:: Extrait du document ::
____________________

The Power of the Dog : la magnifique allégorie de Jane Campion contre le patriarcat toxique

The Power of the Dog : la magnifique allégorie de Jane Campion contre le patriarcat toxique

Le cinéma de Jane Campion est-il si insaisissable ? On peut parler de ses influences (Bunuel, Polanski, Kubrick, Lynch, Resnais, entre autres), de la singularité de ses récits, jamais binaires même s’ils sont souvent moraux, de l’hétérogénéité des genres, passant de l’un à l’autre pour se renouveler et se ressourcer, de la force de certains plans, qui s’inscrivent à jamais dans nos mémoires par leur seule beauté visuelle, et qui forgent un style poétique et pictural.

A chaque fois, elle détourne le genre à sa manière, que ce soit un biopic, une série, un cinéma de patrimoine, un mélodrame, un thriller érotique, et cette fois-ci un western avec The Power of the Dog. Peu importe la forme finalement. Elle insuffle toujours son point de vue féminin et son esprit rebelle., cette touche d’ironie qu’elle pointe même dans les moments les plus douloureux ou les actes les plus cruels. Elle apporte une humilité (les paysages écrasent l’humain), une humanité (y compris chez les bourreaux), et une animalité (l’instinct l’emporte souvent sur la raison).

The Power of the Dog est le dixième long métrage de Jane Campion, le premier depuis le très beau Bright Star il y a douze ans. Douze années durant lesquelles elle a plongé deux fois dans la série Top of The Lake. Et il est indéniable qu’elle revient avec l’un de ses plus beaux films et sans doute le plus accompli depuis sa Palme d’or, La leçon de Piano.

Les différentes masculinités

Elle revient un siècle en arrière dans un Montana reconstitué en Nouvelle Zélande. En situant son Western dans les années 1920, Jane Campion acte les mutations de cet Ouest sauvage. Les voitures apparaissent. Les Indiens disparaissent. Si les hommes n’ont jamais été absents de son cinéma (Sam Neill dans La leçon de Piano, Ben Whishaw dans Bright Star), on ne lui fera pas offense en affirmant qu’elle est une cinéaste qui a filmé avant tout les femmes. Dans The Power of the Dog, elle innove en plaçant les hommes au cœur de son récit. Trois hommes, très fragiles, reliés par une femme, pas moins vulnérable, à la fois mère, épouse et belle-sœur. Il faut y ajouter l’ombre planante d’un fantôme érigé en mythe. Et une mise en scène inspirée, esthétique et puissante qui donne une dimension spectaculaire à ce drame intriguant.

Les récits s’entrecroisent, avec au centre, Phil, le frère ainé (Benedict Cumberbatch a son sommet). Face à son frère, George (Jesse Plemons, impeccable en homme raisonné et raisonnable), que tout oppose, sa belle-sœur, Rose (Kirsten Dunst, d’une justesse impressionnante, trouvant ici son plus beau rôle dans Melancholia il y a dix ans), qu’il méprise et maltraite, et le fils de celle-ci, Peter (Kodi Smit-McPhee, belle révélation), Phil apparaît agressif, misanthrope, violent, misogyne, autoritaire, manipulateur. Il faut toute la splendeur des paysages pour apaiser la tension et la férocité ambiantes.

____________________

(Données d'ancrage d'expressions)
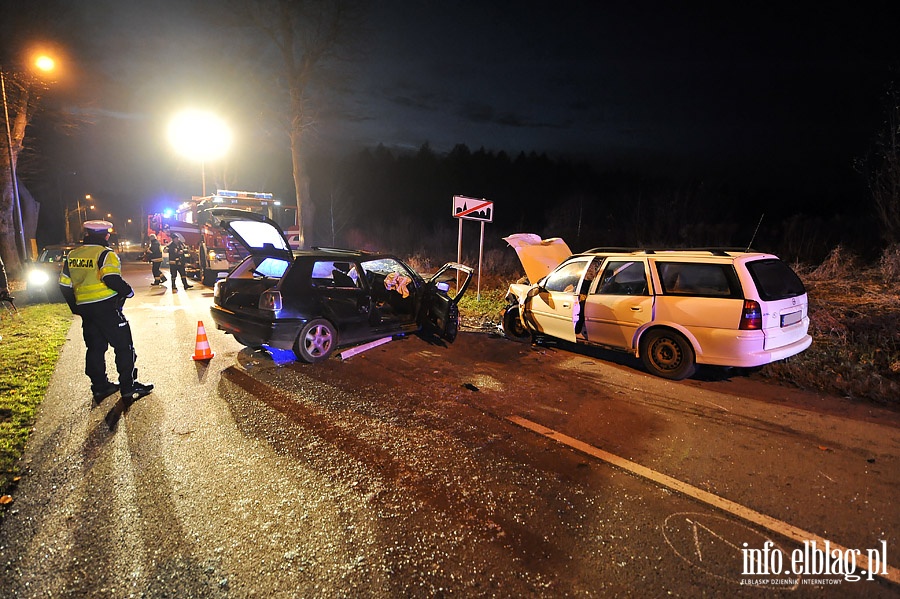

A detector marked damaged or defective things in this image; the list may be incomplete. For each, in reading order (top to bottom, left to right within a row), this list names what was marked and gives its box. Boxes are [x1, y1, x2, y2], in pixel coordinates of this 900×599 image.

crumpled car hood [502, 232, 572, 284]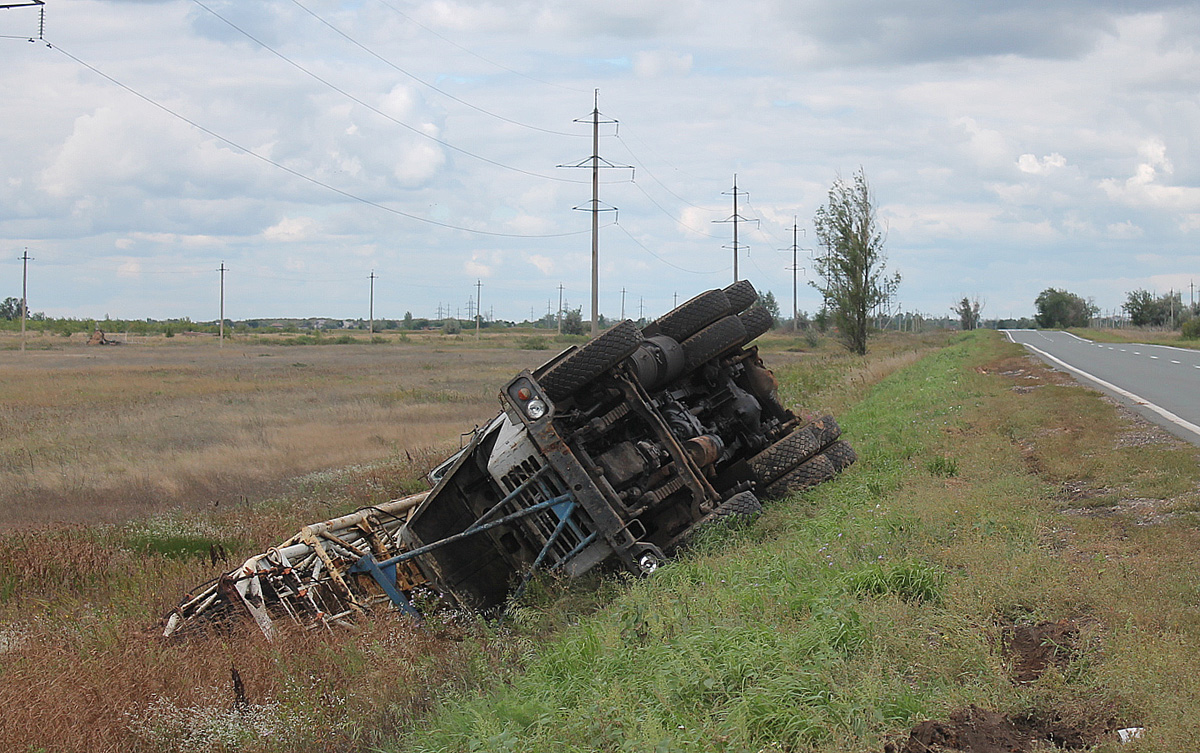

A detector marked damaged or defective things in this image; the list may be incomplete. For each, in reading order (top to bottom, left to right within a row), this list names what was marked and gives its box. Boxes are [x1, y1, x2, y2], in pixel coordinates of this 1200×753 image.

overturned truck [166, 279, 854, 637]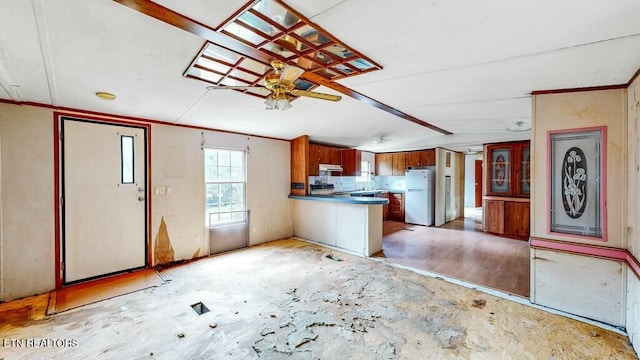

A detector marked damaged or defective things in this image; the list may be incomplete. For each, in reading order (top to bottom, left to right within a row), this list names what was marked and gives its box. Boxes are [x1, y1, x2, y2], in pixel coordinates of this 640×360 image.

damaged concrete floor [0, 239, 636, 360]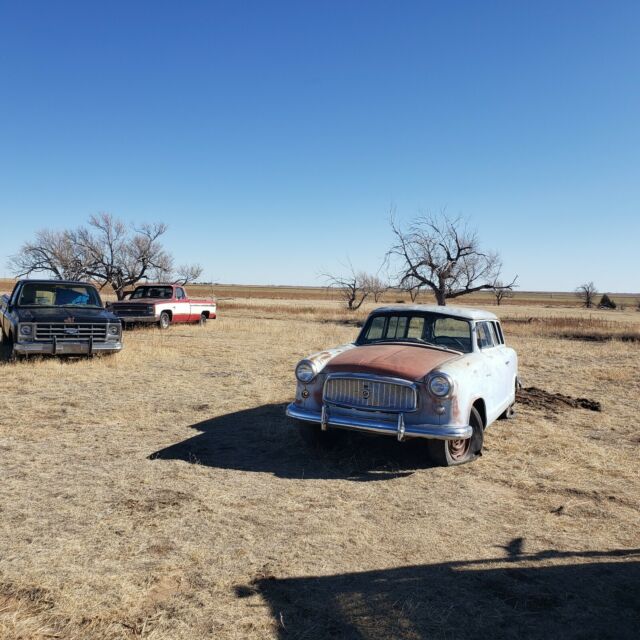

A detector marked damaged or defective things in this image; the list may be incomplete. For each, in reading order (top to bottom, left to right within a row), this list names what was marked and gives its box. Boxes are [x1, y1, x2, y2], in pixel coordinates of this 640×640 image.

rust patch on car [322, 342, 458, 382]
rusted car hood [324, 344, 460, 380]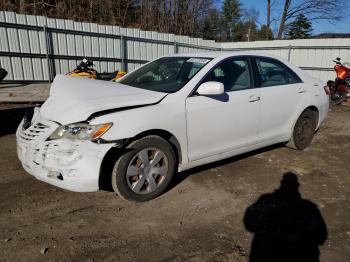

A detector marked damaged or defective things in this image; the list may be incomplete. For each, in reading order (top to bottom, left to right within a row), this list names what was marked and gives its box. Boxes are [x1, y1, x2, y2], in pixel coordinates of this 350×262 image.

exposed front end damage [15, 108, 114, 192]
crumpled front bumper [15, 109, 114, 192]
cracked bumper cover [16, 117, 115, 192]
broken headlight [48, 123, 112, 141]
damaged white car [15, 52, 328, 202]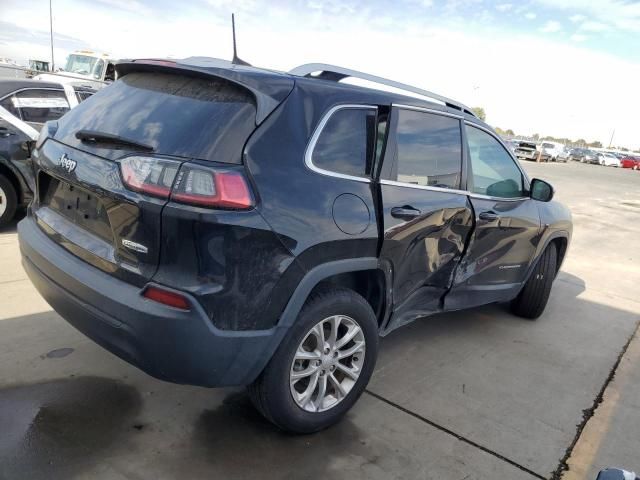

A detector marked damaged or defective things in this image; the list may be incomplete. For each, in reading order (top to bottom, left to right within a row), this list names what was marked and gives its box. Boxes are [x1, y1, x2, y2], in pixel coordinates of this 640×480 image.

damaged rear door [380, 105, 476, 332]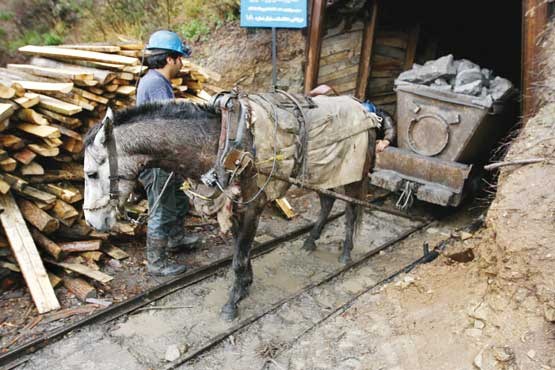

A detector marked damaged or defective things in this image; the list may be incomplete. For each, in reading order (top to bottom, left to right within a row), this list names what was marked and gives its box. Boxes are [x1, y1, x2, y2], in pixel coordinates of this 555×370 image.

rusty metal [374, 84, 512, 208]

____________________

:: Consigne ::
Donne sans rien changer le passage de la critique de The Power of the Dog qui va de « Le cinéma de » à « poétique et pictural. ».

:: Corrigé ::
Le cinéma de Jane Campion est-il si insaisissable ? On peut parler de ses influences (Bunuel, Polanski, Kubrick, Lynch, Resnais, entre autres), de la singularité de ses récits, jamais binaires même s’ils sont souvent moraux, de l’hétérogénéité des genres, passant de l’un à l’autre pour se renouveler et se ressourcer, de la force de certains plans, qui s’inscrivent à jamais dans nos mémoires par leur seule beauté visuelle, et qui forgent un style poétique et pictural.